◆ PARTS OF THE EXERCISE ◆
1/ In the text on why we lie, how much more did subjects in the token condition cheat than those lying directly for money?
2/ Return the stretch of the text on why we lie from "One thing that" through "seems, is infectious.", copied word for word.

◆ TEXT SECTION ◆
┌──

Why We Lie

Nearly everybody lies and cheats. For most of us, we lie and cheat about the small things, the stuff that we convince ourselves doesn’t really matter. But, because everyone does this, the toll adds up quickly. Whether it’s glancing at a neighbor’s paper on a pop quiz in elementary school, or illegally downloading movies, eating a coworker’s lunch out of the fridge, or surreptitiously raising your customers’ interest rates, millions of daily transgressions have a corrosive effect on society.

So, what makes us cheat more or less? According to Ariely:

One thing that increased cheating in our experiments was making the prospect of a monetary payoff more “distant,” in psychological terms. In one variation of the matrix task, we tempted students to cheat for tokens (which would immediately be traded in for cash). Subjects in this token condition cheated twice as much as those lying directly for money.

Another thing that boosted cheating: Having another student in the room who was clearly cheating. In this version of the matrix task, we had an acting student named David get up about a minute into the experiment (the participants in the study didn’t know he was an actor) and implausibly claim that he had solved all the matrices. Watching this mini-Madoff clearly cheat—and waltz away with a wad of cash—the remaining students claimed they had solved double the number of matrices as the control group. Cheating, it seems, is infectious.

Other factors that increased the dishonesty of our test subjects included knowingly wearing knockoff fashions, being drained from the demands of a mentally difficult task and thinking that “teammates” would benefit from one’s cheating in a group version of the matrix task. These factors have little to do with cost-benefit analysis and everything to do with the balancing act that we are constantly performing in our heads. If I am already wearing fake Gucci sunglasses, then maybe I am more comfortable pushing some other ethical limits (we call this the “What the hell” effect). If I am mentally depleted from sticking to a tough diet, how can you expect me to be scrupulously honest? (It’s a lot of effort!) If it is my teammates who benefit from my fudging the numbers, surely that makes me a virtuous person!

But the best solution, Ariely concludes, is simply reminding people to act honorably:

While ethics lectures and training seem to have little to no effect on people, reminders of morality—right at the point where people are making a decision—appear to have an outsize effect on behavior.

└──

◆ DATA SUPPLIED ◆
┌──

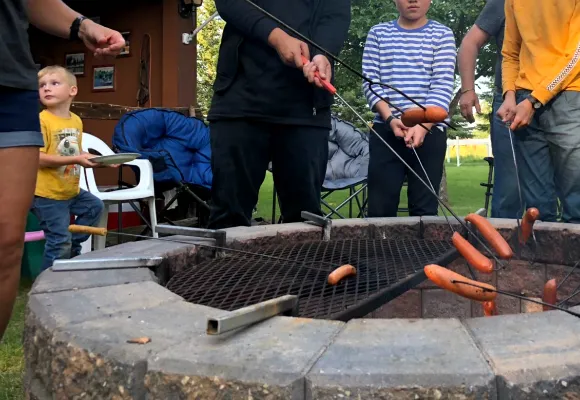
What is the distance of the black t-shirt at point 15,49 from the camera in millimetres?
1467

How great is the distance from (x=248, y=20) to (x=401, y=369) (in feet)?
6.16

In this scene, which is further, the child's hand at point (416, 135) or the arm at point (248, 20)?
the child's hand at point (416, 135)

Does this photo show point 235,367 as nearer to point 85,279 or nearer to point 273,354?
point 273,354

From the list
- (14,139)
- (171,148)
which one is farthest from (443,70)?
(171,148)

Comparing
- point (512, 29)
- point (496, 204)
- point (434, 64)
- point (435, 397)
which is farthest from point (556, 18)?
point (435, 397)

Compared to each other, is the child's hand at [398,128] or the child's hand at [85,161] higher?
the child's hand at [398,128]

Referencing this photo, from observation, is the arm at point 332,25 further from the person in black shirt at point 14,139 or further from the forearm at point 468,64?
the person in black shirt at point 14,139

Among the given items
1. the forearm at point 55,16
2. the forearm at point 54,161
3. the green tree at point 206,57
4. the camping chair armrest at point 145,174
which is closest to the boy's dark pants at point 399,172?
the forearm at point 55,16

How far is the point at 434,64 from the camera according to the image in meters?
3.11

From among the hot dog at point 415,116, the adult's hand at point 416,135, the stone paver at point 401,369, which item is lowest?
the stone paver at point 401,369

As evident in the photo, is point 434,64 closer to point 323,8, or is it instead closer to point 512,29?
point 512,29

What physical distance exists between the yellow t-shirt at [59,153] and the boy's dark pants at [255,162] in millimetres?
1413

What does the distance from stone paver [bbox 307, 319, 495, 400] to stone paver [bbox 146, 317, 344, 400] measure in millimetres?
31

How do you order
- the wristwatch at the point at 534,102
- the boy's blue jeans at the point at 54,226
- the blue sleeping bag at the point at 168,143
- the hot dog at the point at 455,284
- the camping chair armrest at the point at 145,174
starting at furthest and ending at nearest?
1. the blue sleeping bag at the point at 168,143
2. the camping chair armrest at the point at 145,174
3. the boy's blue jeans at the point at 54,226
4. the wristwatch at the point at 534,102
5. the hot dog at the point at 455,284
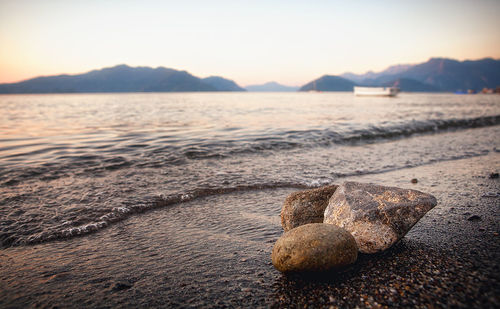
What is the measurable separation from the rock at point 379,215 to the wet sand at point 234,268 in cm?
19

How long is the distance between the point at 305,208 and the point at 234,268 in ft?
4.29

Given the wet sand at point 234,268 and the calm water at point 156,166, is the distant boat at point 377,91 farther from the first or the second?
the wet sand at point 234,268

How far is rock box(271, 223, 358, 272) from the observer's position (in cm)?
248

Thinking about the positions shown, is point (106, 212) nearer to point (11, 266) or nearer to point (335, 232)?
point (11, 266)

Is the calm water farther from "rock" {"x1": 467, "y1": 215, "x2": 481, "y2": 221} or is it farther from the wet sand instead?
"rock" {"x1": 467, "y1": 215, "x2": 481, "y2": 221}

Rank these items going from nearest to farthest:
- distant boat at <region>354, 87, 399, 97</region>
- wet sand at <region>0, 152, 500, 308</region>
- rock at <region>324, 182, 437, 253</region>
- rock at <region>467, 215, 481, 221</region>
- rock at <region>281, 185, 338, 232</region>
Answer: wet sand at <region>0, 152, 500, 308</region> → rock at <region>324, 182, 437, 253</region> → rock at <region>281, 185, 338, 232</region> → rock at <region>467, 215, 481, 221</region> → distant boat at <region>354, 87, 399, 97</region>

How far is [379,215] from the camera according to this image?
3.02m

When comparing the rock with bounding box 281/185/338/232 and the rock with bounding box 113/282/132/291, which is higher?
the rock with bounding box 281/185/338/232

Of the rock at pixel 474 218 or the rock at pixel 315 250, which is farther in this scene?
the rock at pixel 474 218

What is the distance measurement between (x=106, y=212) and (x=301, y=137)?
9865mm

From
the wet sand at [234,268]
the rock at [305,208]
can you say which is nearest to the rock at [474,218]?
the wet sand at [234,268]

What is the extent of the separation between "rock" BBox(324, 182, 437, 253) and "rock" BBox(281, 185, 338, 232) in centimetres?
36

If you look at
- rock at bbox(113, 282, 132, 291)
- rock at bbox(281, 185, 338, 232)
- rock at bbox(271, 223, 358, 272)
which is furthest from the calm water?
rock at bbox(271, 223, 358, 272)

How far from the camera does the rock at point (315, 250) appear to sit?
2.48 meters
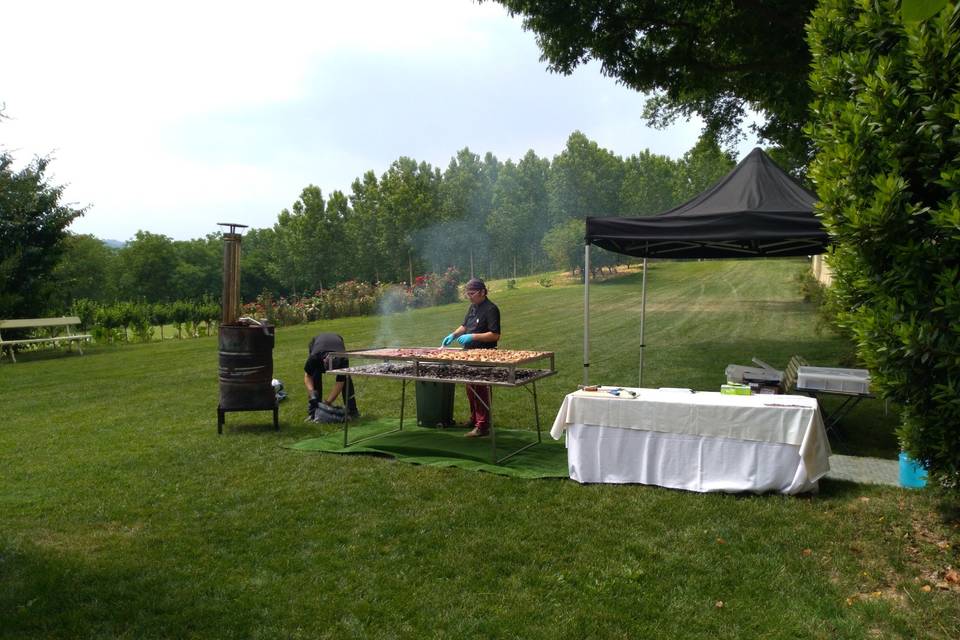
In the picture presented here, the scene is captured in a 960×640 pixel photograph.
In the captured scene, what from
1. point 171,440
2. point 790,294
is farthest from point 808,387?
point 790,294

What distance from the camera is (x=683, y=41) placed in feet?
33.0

└──

◆ ANSWERS TO THE EXERCISE ◆
1/ They cheated twice as much.

2/
One thing that increased cheating in our experiments was making the prospect of a monetary payoff more “distant,” in psychological terms. In one variation of the matrix task, we tempted students to cheat for tokens (which would immediately be traded in for cash). Subjects in this token condition cheated twice as much as those lying directly for money.

Another thing that boosted cheating: Having another student in the room who was clearly cheating. In this version of the matrix task, we had an acting student named David get up about a minute into the experiment (the participants in the study didn’t know he was an actor) and implausibly claim that he had solved all the matrices. Watching this mini-Madoff clearly cheat—and waltz away with a wad of cash—the remaining students claimed they had solved double the number of matrices as the control group. Cheating, it seems, is infectious.